-- MATERIAL PROVIDED start --

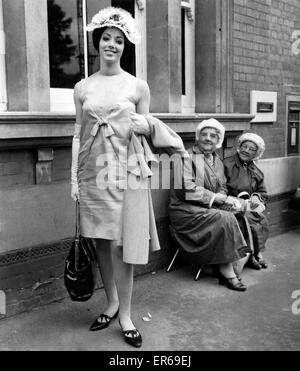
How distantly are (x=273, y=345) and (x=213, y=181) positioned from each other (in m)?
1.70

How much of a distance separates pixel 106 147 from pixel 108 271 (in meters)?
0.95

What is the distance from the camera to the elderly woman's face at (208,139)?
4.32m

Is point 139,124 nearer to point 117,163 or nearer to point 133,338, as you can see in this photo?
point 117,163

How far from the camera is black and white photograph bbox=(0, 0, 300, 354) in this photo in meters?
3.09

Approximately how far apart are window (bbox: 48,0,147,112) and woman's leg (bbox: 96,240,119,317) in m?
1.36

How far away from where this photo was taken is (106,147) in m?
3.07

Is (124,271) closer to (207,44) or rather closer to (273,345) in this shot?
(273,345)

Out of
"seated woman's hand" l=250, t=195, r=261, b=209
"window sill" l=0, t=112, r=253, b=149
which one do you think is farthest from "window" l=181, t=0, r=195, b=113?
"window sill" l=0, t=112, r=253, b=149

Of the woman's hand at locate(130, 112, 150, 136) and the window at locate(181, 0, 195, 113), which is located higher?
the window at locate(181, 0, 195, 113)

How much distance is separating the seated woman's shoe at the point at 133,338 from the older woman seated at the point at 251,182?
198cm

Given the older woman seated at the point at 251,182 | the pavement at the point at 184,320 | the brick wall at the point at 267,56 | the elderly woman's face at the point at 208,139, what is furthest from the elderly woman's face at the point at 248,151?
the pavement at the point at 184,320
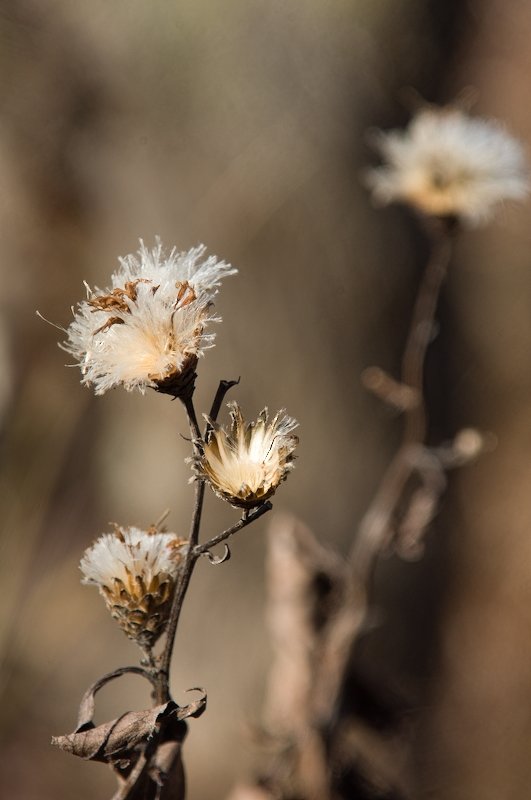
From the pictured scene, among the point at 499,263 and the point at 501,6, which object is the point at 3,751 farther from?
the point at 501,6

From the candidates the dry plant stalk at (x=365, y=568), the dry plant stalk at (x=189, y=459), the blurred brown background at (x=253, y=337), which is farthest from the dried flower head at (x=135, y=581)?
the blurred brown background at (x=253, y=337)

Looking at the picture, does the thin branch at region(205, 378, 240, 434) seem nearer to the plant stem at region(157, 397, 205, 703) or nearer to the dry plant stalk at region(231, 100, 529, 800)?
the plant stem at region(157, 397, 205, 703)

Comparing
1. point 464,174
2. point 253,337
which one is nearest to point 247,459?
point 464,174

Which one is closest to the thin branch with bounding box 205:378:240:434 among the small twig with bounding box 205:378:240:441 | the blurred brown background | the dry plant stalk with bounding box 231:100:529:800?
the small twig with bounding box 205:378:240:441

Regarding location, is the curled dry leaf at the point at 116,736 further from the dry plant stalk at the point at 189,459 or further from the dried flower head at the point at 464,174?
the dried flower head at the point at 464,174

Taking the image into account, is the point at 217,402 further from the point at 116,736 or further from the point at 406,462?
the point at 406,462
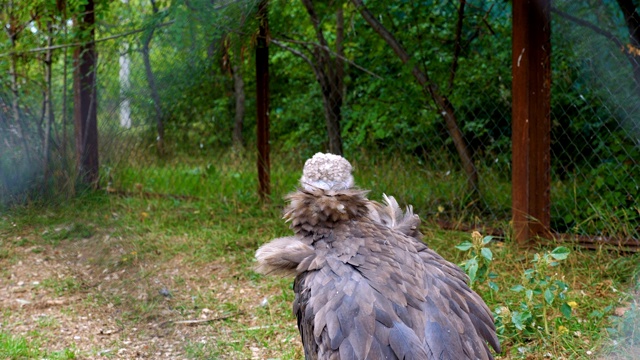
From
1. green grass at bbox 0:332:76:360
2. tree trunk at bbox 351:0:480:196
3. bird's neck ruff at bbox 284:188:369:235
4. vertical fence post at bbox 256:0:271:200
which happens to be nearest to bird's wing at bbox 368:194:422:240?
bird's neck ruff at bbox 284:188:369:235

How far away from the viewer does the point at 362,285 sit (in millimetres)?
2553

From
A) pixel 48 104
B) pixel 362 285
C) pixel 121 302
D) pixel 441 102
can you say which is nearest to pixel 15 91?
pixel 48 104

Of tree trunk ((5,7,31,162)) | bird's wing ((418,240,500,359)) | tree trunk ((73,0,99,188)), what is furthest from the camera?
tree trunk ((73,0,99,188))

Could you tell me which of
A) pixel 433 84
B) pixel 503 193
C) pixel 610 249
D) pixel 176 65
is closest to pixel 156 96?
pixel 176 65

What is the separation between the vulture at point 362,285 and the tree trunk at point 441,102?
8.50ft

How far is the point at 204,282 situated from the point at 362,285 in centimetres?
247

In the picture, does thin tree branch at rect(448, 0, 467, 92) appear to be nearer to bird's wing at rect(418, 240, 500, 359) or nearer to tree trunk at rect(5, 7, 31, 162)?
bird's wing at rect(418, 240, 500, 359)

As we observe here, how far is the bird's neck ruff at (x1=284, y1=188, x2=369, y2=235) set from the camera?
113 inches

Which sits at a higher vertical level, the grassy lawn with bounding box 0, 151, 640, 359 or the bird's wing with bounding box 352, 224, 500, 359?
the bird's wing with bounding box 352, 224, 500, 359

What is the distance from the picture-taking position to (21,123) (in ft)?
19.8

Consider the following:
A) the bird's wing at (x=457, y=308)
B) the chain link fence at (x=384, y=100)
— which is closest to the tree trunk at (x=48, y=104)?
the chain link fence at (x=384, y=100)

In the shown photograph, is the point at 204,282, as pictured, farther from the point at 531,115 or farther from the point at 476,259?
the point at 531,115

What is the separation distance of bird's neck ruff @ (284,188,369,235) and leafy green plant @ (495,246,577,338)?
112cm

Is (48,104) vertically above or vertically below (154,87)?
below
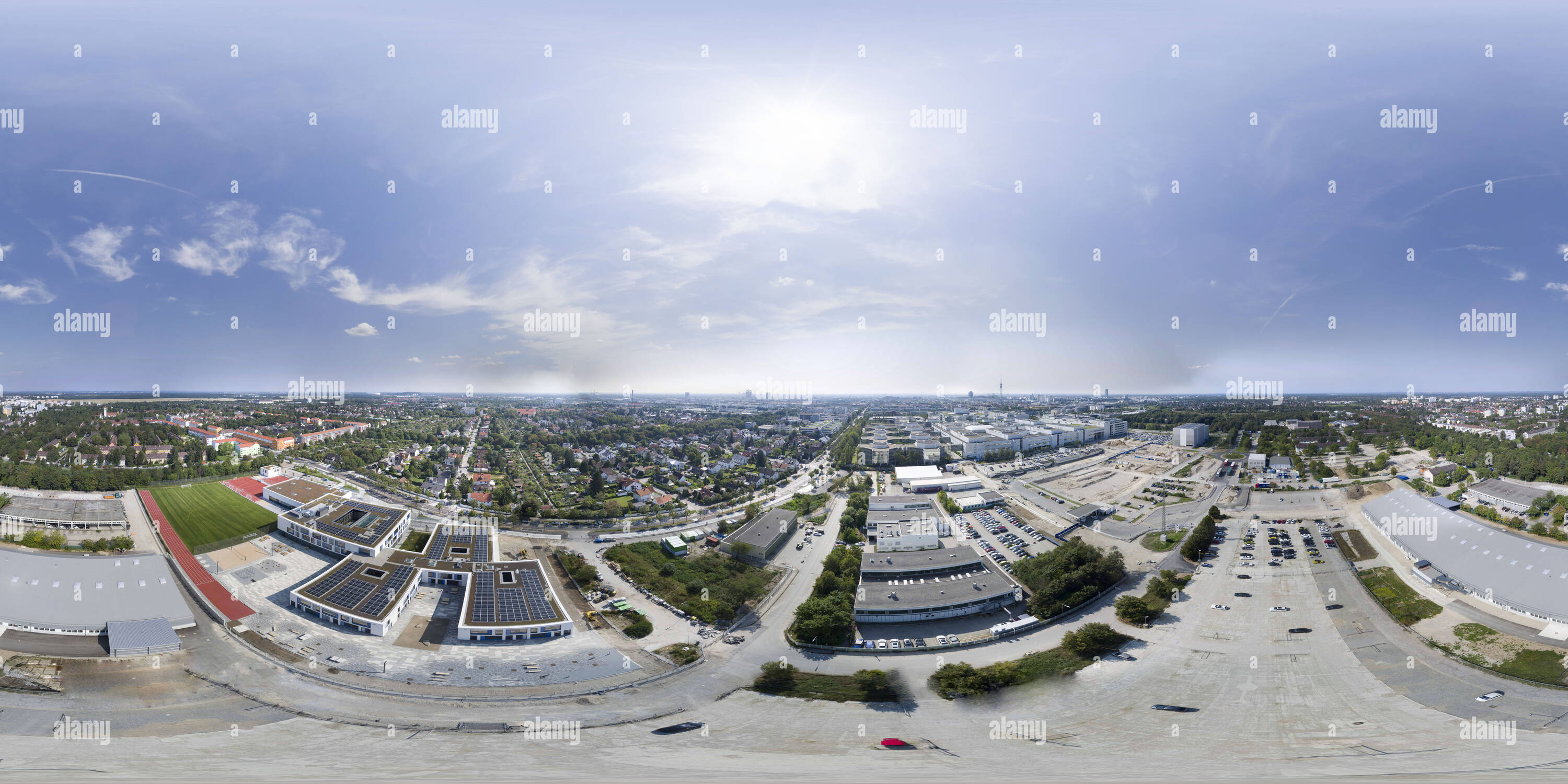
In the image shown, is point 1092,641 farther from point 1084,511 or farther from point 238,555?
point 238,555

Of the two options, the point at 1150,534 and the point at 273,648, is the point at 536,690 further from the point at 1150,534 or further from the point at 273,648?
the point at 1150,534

-- MATERIAL PROVIDED end --
-- MATERIAL PROVIDED start --

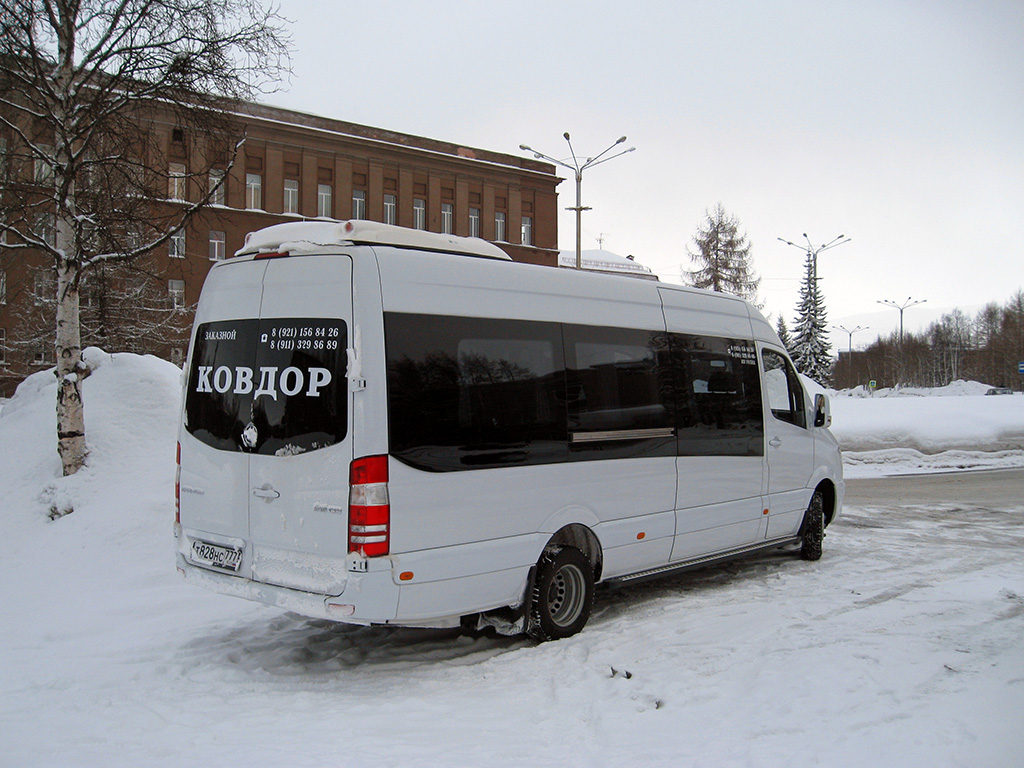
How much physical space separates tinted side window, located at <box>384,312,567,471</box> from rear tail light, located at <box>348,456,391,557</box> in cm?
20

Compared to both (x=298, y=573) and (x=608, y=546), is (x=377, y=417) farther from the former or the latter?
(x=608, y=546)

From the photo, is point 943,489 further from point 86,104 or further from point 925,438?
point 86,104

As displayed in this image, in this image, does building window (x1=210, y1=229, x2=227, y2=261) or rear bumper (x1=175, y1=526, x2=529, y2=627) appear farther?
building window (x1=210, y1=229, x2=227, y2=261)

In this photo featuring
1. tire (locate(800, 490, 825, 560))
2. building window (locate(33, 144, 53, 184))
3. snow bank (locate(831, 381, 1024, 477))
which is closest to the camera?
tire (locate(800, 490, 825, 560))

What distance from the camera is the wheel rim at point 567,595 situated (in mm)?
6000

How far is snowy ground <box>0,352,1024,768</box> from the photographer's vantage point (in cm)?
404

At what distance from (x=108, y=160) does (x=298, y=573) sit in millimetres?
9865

-- MATERIAL PROVIDED end --

Report each line of the listing above in which the word "ruff" appears.

3. bird's neck ruff at bbox 284:188:369:235
bird's neck ruff at bbox 284:188:369:235
As we observe here, how far is the bird's neck ruff at (x1=284, y1=188, x2=369, y2=235) set from the camera?
What is the separation distance of bird's neck ruff @ (284,188,369,235) and leafy green plant @ (495,246,577,338)?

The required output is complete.